▸ **Exercise materials**:
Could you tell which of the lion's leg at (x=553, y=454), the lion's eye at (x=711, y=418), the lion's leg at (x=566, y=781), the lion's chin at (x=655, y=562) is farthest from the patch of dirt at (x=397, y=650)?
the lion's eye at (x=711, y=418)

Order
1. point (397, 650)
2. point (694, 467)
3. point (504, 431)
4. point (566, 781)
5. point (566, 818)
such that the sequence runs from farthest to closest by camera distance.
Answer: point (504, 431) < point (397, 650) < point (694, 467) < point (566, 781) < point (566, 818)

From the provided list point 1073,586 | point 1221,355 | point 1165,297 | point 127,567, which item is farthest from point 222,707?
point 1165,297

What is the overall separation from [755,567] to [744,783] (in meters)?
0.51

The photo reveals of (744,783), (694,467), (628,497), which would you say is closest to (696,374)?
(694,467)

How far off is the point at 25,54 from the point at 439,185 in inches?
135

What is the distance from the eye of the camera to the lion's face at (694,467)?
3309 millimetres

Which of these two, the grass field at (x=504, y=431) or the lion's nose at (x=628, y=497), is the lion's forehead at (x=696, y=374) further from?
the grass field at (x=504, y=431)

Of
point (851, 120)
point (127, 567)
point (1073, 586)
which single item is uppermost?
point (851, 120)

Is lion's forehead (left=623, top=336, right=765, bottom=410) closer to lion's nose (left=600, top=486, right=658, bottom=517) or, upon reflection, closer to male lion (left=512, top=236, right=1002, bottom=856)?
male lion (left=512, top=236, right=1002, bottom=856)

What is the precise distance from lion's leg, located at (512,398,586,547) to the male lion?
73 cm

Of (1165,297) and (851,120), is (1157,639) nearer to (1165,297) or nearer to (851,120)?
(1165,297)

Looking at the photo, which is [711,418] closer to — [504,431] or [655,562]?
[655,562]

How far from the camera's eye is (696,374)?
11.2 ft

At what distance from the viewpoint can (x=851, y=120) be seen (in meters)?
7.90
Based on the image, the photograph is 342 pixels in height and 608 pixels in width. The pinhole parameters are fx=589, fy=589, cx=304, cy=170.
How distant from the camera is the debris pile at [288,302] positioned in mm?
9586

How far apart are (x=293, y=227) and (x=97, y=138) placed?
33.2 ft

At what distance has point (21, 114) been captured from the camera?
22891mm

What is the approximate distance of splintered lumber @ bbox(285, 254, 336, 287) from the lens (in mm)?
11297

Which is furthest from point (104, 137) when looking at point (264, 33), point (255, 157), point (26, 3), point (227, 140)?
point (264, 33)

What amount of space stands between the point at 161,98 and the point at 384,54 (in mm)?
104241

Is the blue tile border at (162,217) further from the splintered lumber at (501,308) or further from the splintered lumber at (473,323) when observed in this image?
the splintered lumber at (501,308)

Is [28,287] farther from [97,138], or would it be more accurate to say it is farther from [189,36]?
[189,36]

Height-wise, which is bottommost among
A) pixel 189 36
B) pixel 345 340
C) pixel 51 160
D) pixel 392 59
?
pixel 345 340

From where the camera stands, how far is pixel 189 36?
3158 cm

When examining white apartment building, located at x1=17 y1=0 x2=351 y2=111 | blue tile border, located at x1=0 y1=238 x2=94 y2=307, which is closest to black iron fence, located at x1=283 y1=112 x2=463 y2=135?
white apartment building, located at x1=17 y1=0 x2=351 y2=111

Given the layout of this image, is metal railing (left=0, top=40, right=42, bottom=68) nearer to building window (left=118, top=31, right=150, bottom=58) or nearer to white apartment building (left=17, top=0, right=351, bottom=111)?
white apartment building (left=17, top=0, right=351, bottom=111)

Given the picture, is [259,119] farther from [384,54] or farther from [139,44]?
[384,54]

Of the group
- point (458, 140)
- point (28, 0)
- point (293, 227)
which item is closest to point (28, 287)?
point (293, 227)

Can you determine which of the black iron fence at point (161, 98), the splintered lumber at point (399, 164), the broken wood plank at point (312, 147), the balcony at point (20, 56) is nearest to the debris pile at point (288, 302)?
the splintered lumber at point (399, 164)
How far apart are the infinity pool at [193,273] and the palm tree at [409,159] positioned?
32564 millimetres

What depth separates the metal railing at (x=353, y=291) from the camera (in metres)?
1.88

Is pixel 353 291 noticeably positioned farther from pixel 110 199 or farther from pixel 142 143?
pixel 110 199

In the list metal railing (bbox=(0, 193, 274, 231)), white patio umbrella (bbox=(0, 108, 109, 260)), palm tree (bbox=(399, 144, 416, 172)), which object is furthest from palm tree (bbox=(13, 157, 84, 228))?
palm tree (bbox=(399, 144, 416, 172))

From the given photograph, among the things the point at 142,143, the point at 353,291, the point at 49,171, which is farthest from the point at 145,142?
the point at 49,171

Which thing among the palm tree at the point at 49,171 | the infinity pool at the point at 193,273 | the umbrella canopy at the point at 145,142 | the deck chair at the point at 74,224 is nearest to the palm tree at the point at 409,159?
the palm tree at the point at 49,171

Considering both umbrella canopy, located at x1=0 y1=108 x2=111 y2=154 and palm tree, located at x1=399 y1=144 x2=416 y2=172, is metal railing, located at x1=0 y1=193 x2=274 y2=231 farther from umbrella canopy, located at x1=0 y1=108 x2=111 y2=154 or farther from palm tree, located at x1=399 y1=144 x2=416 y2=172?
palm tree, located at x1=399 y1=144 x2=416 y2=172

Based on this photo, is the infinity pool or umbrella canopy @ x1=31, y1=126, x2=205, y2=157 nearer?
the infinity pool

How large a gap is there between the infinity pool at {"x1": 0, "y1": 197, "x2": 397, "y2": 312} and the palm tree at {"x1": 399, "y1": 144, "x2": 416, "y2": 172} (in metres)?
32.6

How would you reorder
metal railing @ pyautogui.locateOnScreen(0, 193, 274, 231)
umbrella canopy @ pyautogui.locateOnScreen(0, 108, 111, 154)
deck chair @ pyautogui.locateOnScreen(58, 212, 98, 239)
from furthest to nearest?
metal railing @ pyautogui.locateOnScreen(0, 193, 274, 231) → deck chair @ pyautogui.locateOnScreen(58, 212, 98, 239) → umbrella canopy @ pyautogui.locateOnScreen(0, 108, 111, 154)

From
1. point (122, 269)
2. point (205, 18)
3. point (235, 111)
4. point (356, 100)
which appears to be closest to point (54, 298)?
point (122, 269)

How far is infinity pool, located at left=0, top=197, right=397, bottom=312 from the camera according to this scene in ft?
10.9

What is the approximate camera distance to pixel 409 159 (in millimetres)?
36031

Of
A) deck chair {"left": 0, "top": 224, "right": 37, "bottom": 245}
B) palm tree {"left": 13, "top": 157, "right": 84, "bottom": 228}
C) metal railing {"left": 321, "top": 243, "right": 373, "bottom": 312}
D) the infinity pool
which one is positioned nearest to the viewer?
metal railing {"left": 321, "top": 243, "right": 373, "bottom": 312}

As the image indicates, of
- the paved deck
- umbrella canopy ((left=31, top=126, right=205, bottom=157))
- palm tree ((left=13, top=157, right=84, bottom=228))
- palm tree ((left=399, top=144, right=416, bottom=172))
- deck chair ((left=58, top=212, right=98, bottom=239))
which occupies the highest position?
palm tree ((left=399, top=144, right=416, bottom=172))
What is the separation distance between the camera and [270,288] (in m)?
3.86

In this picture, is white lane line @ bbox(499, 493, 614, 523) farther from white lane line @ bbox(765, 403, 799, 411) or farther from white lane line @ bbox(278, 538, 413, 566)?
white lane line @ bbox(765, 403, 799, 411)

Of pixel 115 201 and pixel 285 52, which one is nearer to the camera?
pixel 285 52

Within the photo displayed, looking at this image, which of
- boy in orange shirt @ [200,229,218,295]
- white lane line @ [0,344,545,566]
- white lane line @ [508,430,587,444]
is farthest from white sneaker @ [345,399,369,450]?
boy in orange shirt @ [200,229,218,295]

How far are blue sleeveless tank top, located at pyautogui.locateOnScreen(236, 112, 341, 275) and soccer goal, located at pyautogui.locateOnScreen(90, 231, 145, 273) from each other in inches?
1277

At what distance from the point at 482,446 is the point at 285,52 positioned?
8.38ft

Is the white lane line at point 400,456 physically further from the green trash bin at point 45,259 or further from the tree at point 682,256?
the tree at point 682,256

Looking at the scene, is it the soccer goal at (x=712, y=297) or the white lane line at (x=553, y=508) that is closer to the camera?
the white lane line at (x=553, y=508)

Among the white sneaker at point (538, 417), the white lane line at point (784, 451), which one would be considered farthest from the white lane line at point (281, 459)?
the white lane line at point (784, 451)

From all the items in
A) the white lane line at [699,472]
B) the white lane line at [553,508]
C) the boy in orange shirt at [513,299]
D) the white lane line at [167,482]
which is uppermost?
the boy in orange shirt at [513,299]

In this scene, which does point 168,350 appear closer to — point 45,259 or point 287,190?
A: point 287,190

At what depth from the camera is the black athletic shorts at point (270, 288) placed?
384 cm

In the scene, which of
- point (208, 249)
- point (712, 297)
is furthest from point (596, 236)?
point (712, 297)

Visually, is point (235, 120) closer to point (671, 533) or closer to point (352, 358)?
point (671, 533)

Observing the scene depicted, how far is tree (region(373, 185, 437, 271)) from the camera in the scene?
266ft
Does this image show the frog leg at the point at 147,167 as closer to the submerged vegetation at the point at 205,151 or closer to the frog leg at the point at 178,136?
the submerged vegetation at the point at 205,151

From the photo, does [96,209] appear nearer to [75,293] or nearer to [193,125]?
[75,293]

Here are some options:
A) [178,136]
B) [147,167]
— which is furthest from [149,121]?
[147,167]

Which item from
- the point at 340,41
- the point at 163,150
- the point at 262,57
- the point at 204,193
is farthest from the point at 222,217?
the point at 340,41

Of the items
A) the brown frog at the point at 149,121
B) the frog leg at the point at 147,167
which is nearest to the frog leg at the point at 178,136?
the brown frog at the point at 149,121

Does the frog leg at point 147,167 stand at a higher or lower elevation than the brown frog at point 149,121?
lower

▸ **Problem statement**:
Please extract exactly, and only, the lines from the line containing "Looking at the scene, is" through the last line of the records.

▸ **Answer to this exercise**:
Looking at the scene, is it the soccer goal at (x=712, y=297) or the white lane line at (x=553, y=508) that is closer to the camera?
the white lane line at (x=553, y=508)

Among the white sneaker at point (538, 417), the white lane line at point (784, 451), which one would be considered farthest from the white lane line at point (281, 459)?
the white lane line at point (784, 451)

From all the items in
A) the white lane line at [699,472]
B) the white lane line at [553,508]
C) the boy in orange shirt at [513,299]
D) the white lane line at [167,482]
which is uppermost?
the boy in orange shirt at [513,299]

In this scene, which does point 168,350 appear closer to — point 45,259 or point 287,190?
A: point 287,190

At what depth from the camera is the black athletic shorts at point (270, 288) placed?
384 cm

In the scene, which of
- point (208, 249)
- point (712, 297)
is furthest from point (596, 236)?
point (712, 297)

Visually, is point (235, 120) closer to point (671, 533) or closer to point (352, 358)?
point (671, 533)

Observing the scene depicted, how far is tree (region(373, 185, 437, 271)) from the camera in the scene?
266ft
Does this image show the frog leg at the point at 147,167 as closer to the submerged vegetation at the point at 205,151 or closer to the frog leg at the point at 178,136?
the submerged vegetation at the point at 205,151

From the photo, does [96,209] appear nearer to [75,293] or nearer to [193,125]?
[75,293]

Here are some options:
A) [178,136]
B) [147,167]
— which is furthest from [149,121]?
[147,167]

Which item from
- the point at 340,41
- the point at 163,150
- the point at 262,57
- the point at 204,193
is farthest from the point at 222,217?
the point at 340,41

Of the items
A) the brown frog at the point at 149,121
B) the frog leg at the point at 147,167
which is nearest to the frog leg at the point at 178,136?
the brown frog at the point at 149,121

Does the frog leg at point 147,167 stand at a higher or lower elevation than the brown frog at point 149,121?
lower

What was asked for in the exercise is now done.